- _Exercise aim_: Copy the listing below word for word, from the line containing "Given the layout" through the line containing "3. the window at the point at 33,47", including both of those lines.

--- Start Rows ---

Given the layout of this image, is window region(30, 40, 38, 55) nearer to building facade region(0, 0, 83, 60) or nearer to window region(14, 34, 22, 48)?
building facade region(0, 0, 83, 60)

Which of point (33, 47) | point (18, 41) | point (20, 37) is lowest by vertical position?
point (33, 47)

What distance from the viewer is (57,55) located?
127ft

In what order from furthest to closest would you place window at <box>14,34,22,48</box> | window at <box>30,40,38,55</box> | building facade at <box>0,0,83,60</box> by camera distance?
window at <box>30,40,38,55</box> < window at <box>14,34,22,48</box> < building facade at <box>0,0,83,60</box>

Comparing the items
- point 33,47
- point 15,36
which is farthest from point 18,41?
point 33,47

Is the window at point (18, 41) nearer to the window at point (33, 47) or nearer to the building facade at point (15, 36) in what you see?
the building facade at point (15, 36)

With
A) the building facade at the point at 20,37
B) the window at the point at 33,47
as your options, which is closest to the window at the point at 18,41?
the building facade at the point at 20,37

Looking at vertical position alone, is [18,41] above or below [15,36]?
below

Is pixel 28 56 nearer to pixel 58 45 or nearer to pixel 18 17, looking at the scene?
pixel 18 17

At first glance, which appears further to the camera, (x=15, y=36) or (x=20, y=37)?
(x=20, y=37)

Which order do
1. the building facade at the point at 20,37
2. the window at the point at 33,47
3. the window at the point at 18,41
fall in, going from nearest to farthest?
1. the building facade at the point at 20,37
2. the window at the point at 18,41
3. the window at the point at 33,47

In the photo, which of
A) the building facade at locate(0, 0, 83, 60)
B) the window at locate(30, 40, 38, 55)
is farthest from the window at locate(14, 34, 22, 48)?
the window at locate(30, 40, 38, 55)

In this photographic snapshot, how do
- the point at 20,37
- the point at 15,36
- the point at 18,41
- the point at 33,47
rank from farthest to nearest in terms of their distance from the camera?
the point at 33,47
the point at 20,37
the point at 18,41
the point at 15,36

--- End Rows ---
--- Start Rows ---

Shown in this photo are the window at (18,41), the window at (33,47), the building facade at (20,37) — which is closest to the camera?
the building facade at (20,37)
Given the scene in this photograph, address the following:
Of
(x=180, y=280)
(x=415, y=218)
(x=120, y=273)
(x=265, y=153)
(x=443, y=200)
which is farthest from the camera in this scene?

--- End Rows ---

- _Correct answer_:
Given the layout of this image, is window region(30, 40, 38, 55) nearer to building facade region(0, 0, 83, 60) or nearer to window region(14, 34, 22, 48)?
building facade region(0, 0, 83, 60)

Which of point (33, 47) | point (18, 41) | point (20, 37) is lowest by vertical position?
point (33, 47)

What distance from the viewer is (57,55) located?
127ft

In what order from furthest to closest would you place window at <box>14,34,22,48</box> | window at <box>30,40,38,55</box> | building facade at <box>0,0,83,60</box> by camera distance?
window at <box>30,40,38,55</box> < window at <box>14,34,22,48</box> < building facade at <box>0,0,83,60</box>

Comparing the items
- point 33,47
- point 15,36
which is farthest from point 18,41?
point 33,47

Is the window at point (18, 41) nearer to the window at point (33, 47) or nearer to the building facade at point (15, 36) in what you see?
the building facade at point (15, 36)

With
A) the building facade at the point at 20,37
B) the window at the point at 33,47
as your options, which is closest to the window at the point at 18,41?
the building facade at the point at 20,37

Looking at vertical position alone, is [18,41] above or below [15,36]?
below

Is pixel 28 56 nearer to pixel 58 45 or nearer to pixel 18 17, looking at the scene?
pixel 18 17

At first glance, which appears further to the camera, (x=15, y=36) or (x=20, y=37)?
(x=20, y=37)

Which order do
1. the building facade at the point at 20,37
2. the window at the point at 33,47
3. the window at the point at 18,41
fall in, going from nearest to farthest?
1. the building facade at the point at 20,37
2. the window at the point at 18,41
3. the window at the point at 33,47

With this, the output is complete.